Task to complete: Keep the images out and set the listing below down word for word.

Material provided:
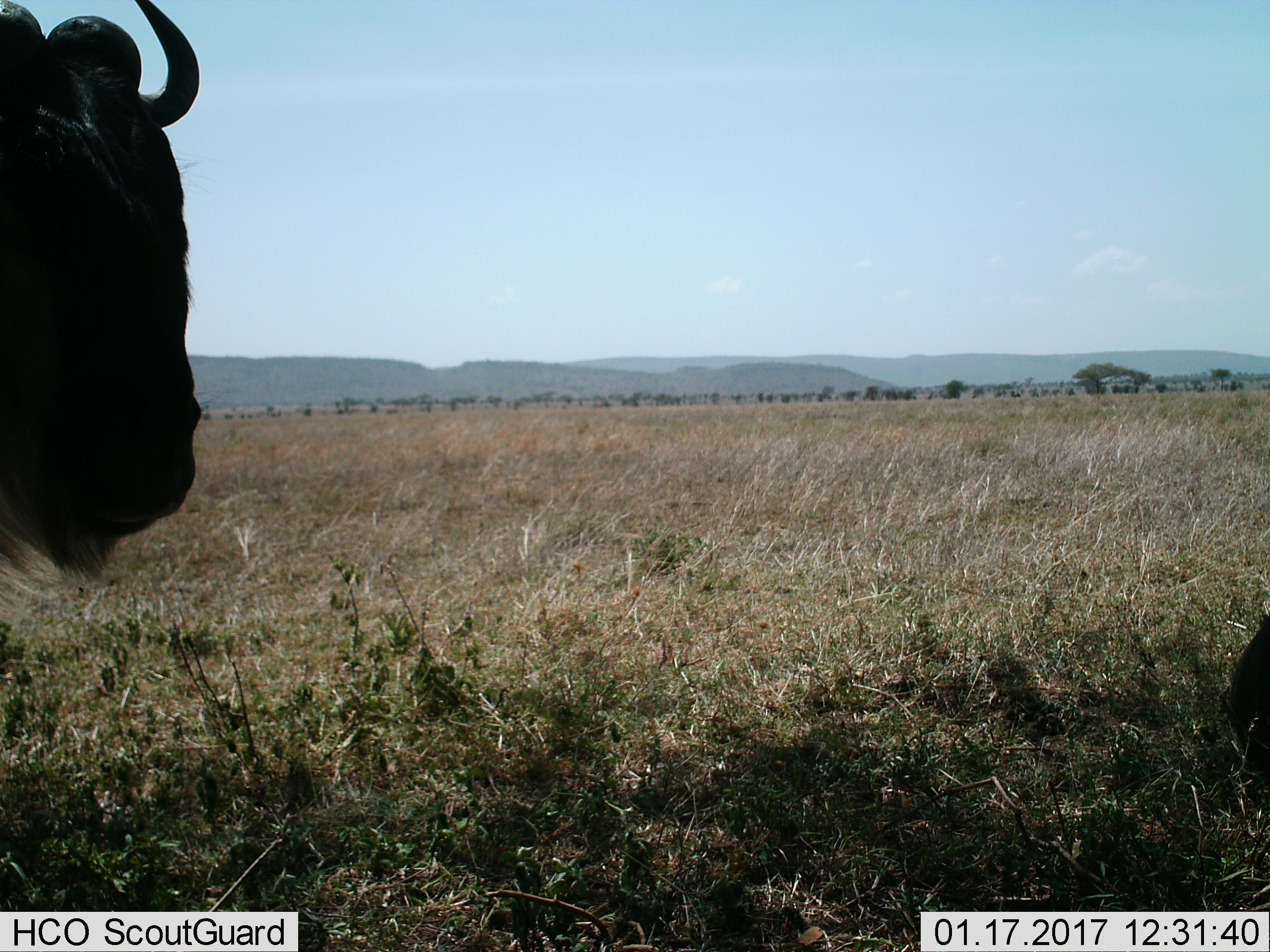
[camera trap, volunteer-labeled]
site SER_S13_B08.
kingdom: Animalia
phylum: Chordata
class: Mammalia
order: Artiodactyla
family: Bovidae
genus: Connochaetes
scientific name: Connochaetes taurinus taurinus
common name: blue wildebeest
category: wildebeestblue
Wildebeestblue (blue wildebeest) (Connochaetes taurinus taurinus), count 1. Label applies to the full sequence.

Result of the exercise:
[camera trap, volunteer-labeled]
site SER_S13_B08.
kingdom: Animalia
phylum: Chordata
class: Mammalia
order: Artiodactyla
family: Bovidae
genus: Connochaetes
scientific name: Connochaetes taurinus taurinus
common name: blue wildebeest
category: wildebeestblue
Wildebeestblue (blue wildebeest) (Connochaetes taurinus taurinus), count 1. Label applies to the full sequence.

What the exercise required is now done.